El empresario Enrique Coppel Luken escribió: “La impunidad genera corrupción y
viceversa, y esto resulta en más delitos, lo que nos afecta a los ciudadanos”, que
es lo que ha ocurrido a lo largo de 77 años con Pemex. Todo a la vista Pemex
quebrado, y aun así el actual gobierno no quiere reconocer su grave error en el
manejo de este recurso que alguna vez tuvo a México en la mira del mundo.
La apuesta a la reforma energética que, a decir del discurso oficial, sería el
parteaguas de la economía, ha visto reducir sus expectativas, ante la falta de
competitividad de las empresas del Estado. Se puede aplicar a Pemex: “El
competidor eficiente elimina al ineficiente”. Analistas coinciden en que esta
reforma, como la mayoría de ellas, llegó tarde.

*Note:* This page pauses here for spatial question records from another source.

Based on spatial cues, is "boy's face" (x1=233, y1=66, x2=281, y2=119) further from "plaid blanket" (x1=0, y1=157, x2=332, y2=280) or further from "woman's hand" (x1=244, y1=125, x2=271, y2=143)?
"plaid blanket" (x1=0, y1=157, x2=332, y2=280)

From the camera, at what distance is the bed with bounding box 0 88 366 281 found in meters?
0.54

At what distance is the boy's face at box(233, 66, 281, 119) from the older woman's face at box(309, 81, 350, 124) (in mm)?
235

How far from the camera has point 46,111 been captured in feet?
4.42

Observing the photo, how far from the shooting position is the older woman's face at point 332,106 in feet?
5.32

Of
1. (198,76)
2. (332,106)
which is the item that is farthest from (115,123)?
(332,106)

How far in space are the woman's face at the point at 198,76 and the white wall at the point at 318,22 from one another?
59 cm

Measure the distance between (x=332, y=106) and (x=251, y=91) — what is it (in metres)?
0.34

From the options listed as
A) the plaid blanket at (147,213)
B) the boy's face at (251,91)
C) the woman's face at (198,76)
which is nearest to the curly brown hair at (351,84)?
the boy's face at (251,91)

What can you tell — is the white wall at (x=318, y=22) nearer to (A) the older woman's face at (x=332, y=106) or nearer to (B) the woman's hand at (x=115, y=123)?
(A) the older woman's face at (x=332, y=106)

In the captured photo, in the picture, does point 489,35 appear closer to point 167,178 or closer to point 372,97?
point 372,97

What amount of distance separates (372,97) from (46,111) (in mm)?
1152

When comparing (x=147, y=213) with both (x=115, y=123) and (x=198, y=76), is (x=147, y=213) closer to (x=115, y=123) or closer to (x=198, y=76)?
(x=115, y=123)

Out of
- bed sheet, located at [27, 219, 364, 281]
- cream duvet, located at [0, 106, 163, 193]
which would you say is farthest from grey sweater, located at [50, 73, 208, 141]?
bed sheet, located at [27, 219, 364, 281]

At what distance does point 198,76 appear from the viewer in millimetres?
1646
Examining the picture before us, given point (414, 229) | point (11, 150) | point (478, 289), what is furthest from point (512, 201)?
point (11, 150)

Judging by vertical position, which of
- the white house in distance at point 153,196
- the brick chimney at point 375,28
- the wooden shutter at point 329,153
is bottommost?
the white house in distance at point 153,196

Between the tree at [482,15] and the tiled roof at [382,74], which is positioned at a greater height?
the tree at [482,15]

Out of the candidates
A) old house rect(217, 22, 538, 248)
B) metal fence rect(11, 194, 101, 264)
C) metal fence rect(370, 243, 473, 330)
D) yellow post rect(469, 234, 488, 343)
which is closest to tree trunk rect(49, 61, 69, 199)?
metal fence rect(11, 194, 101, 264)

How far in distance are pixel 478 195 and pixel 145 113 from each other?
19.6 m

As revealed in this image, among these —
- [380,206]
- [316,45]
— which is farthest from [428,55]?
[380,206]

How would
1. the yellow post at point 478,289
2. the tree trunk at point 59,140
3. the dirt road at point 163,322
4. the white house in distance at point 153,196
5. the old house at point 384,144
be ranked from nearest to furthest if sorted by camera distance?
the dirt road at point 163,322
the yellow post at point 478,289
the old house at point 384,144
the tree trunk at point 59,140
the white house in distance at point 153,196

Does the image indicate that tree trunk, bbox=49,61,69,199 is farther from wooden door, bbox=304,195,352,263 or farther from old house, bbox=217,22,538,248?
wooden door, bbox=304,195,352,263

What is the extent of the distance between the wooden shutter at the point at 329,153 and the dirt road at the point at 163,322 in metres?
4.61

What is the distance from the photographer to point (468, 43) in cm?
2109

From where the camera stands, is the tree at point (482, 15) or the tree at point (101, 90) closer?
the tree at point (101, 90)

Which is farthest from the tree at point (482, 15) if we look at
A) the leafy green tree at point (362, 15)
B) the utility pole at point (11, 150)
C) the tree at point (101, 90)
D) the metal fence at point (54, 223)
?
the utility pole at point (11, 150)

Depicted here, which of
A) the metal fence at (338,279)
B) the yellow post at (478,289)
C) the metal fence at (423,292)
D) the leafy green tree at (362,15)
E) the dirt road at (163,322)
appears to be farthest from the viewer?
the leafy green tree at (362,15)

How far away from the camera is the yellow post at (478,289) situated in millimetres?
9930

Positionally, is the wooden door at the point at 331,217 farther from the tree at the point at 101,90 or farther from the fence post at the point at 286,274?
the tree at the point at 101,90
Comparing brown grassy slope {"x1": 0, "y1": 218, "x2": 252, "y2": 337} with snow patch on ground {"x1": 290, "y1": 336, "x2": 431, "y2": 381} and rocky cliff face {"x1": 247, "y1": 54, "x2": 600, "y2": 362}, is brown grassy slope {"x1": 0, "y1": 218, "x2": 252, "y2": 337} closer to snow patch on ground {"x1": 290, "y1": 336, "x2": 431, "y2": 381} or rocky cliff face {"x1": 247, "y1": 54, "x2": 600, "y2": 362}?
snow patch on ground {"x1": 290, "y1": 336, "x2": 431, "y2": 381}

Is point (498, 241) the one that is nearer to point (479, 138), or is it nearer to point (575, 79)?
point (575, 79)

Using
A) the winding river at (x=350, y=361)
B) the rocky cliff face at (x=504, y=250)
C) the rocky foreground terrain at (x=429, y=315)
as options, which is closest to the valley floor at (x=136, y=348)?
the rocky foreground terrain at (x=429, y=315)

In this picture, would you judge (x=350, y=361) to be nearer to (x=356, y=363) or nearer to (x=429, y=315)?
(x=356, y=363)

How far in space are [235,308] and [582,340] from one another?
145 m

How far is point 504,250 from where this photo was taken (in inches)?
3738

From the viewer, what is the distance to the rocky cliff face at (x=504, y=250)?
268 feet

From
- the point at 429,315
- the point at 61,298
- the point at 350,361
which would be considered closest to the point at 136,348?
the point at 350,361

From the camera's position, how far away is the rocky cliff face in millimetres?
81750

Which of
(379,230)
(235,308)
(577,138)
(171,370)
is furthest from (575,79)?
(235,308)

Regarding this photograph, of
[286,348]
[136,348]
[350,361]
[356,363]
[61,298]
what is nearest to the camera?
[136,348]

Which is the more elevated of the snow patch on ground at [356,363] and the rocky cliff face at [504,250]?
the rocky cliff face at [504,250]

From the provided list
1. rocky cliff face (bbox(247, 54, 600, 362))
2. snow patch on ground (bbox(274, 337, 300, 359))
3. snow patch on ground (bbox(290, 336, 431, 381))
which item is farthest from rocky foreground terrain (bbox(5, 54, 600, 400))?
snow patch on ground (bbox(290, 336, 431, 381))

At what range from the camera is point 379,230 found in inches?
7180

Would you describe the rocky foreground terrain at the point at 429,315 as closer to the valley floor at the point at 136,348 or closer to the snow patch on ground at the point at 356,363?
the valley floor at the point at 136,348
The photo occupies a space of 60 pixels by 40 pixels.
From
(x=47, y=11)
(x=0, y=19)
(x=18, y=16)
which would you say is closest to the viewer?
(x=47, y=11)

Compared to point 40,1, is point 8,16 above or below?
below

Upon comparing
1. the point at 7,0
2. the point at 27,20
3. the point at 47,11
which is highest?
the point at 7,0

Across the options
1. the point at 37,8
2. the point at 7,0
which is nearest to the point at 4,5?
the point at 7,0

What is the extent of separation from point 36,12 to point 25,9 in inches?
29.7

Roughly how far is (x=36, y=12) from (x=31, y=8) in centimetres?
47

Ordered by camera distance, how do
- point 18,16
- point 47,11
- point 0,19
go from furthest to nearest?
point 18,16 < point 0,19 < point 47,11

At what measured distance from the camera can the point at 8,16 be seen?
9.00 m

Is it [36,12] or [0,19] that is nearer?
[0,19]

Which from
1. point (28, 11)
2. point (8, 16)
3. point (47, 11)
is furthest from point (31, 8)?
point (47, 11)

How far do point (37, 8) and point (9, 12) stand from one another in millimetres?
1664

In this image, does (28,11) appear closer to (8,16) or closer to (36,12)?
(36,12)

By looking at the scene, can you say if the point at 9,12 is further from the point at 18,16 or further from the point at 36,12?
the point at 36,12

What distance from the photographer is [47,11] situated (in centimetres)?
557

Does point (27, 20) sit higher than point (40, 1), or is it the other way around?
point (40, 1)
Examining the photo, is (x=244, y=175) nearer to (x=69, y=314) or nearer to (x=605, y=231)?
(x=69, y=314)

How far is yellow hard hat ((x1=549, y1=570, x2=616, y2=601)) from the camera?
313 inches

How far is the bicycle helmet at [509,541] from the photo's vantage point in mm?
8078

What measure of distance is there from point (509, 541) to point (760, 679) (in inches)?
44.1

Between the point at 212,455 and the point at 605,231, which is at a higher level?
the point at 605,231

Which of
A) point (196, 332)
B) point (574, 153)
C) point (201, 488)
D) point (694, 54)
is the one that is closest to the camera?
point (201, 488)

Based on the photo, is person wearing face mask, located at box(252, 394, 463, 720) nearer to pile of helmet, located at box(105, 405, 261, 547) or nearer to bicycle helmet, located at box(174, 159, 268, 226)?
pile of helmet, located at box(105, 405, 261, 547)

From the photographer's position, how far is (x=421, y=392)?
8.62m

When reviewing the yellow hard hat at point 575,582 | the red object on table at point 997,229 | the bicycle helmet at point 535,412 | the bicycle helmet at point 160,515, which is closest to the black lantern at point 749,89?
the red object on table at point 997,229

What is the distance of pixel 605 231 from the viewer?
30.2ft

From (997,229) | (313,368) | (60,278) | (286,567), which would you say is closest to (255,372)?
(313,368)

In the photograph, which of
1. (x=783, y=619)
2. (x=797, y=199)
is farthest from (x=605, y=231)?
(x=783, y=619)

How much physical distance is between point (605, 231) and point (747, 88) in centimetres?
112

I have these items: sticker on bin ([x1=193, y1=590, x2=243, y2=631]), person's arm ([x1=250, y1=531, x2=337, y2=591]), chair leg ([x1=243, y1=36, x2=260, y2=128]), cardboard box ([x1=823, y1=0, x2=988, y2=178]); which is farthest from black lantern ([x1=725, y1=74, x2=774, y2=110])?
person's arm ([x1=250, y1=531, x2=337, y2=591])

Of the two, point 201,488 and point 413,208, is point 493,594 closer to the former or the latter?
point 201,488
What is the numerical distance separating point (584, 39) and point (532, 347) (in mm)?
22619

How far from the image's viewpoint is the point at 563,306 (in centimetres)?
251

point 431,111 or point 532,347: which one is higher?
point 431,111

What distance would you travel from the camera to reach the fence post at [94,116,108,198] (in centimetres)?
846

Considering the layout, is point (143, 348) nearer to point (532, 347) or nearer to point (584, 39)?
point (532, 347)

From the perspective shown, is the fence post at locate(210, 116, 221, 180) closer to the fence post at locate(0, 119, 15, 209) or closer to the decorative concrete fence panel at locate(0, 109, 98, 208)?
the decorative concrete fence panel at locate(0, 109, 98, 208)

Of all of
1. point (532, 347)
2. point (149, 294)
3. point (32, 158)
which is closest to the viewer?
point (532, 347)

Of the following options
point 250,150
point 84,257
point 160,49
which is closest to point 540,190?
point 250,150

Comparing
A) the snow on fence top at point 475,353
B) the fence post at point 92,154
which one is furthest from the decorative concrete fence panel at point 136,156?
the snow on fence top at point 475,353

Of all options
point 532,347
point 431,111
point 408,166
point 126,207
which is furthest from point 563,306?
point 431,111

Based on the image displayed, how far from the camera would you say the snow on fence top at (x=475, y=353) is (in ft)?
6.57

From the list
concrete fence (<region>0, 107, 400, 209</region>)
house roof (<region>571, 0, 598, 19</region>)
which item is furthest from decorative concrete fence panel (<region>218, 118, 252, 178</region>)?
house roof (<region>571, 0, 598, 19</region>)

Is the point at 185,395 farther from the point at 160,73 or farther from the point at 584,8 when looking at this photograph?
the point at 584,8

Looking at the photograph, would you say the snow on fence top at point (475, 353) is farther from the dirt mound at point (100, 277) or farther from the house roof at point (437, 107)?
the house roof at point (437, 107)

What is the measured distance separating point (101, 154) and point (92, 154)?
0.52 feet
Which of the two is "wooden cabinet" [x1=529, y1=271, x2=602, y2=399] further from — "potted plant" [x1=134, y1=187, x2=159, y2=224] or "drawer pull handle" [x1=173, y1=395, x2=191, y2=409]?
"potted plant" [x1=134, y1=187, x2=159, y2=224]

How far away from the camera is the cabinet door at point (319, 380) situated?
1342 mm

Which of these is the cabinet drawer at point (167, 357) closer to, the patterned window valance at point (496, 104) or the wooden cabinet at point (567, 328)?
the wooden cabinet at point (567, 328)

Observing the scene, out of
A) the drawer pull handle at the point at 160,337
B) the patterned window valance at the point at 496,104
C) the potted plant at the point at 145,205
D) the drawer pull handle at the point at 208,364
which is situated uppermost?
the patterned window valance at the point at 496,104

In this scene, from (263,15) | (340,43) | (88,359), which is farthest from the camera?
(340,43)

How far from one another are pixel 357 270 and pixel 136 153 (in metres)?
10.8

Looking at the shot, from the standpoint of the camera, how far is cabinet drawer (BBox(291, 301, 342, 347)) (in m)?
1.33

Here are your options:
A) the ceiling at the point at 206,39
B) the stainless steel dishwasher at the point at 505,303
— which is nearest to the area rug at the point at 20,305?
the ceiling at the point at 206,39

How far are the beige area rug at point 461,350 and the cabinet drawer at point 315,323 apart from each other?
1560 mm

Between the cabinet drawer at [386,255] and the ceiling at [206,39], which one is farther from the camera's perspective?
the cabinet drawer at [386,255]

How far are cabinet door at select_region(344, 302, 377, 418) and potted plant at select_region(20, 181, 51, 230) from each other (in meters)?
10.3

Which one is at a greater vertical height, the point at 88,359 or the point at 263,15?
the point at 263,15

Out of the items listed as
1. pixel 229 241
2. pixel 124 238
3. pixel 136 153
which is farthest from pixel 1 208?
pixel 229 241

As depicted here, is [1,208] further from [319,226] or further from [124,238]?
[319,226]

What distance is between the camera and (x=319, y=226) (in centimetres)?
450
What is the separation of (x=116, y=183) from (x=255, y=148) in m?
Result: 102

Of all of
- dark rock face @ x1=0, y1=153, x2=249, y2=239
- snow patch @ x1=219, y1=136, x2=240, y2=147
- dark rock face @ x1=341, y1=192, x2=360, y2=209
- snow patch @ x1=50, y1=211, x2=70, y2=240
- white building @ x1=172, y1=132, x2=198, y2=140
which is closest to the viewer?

La propuesta de Bermejo Barrera en su texto citado no es un rechazo al avance
del conocimiento, sino un llamado urgente a rescatar la complejidad real y las
contradicciones humanas frente al reduccionismo del mercado. Mantener el
pensamiento crítico fuera de la lógica comercial es el único antídoto para no morir
bajo nuestra propia codicia.
Salud y larga vida
Profesor por Oposición de la Facultad de Derecho de la UACH.